DATA BLOCK:
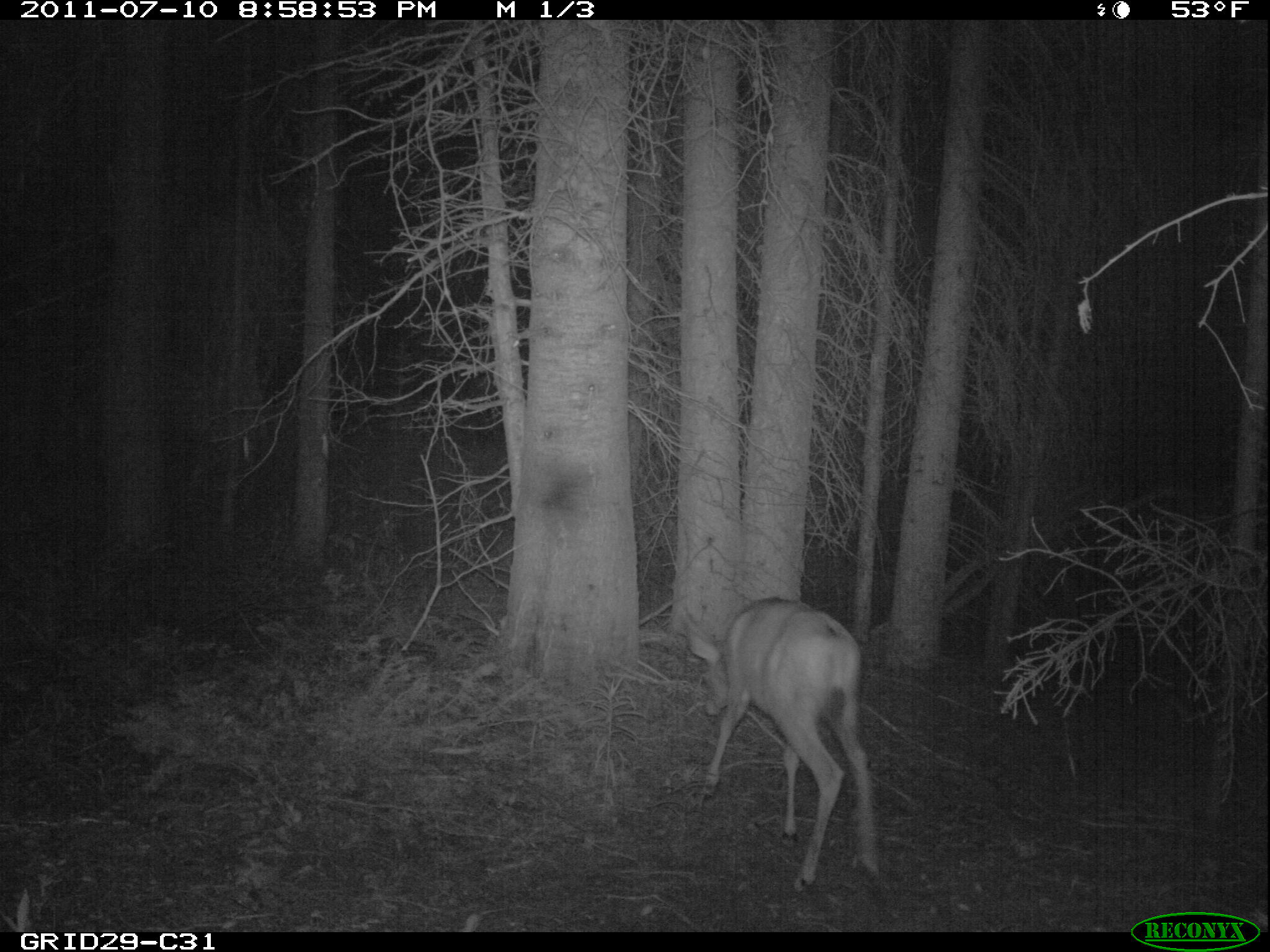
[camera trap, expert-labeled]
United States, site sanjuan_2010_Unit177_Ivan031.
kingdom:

EXERCISE REQUIREMENTS: Everything in the material above is to be reproduced exactly, pictures aside.

TASK ANSWER:
[camera trap, expert-labeled]
United States, site sanjuan_2010_Unit177_Ivan031.
kingdom:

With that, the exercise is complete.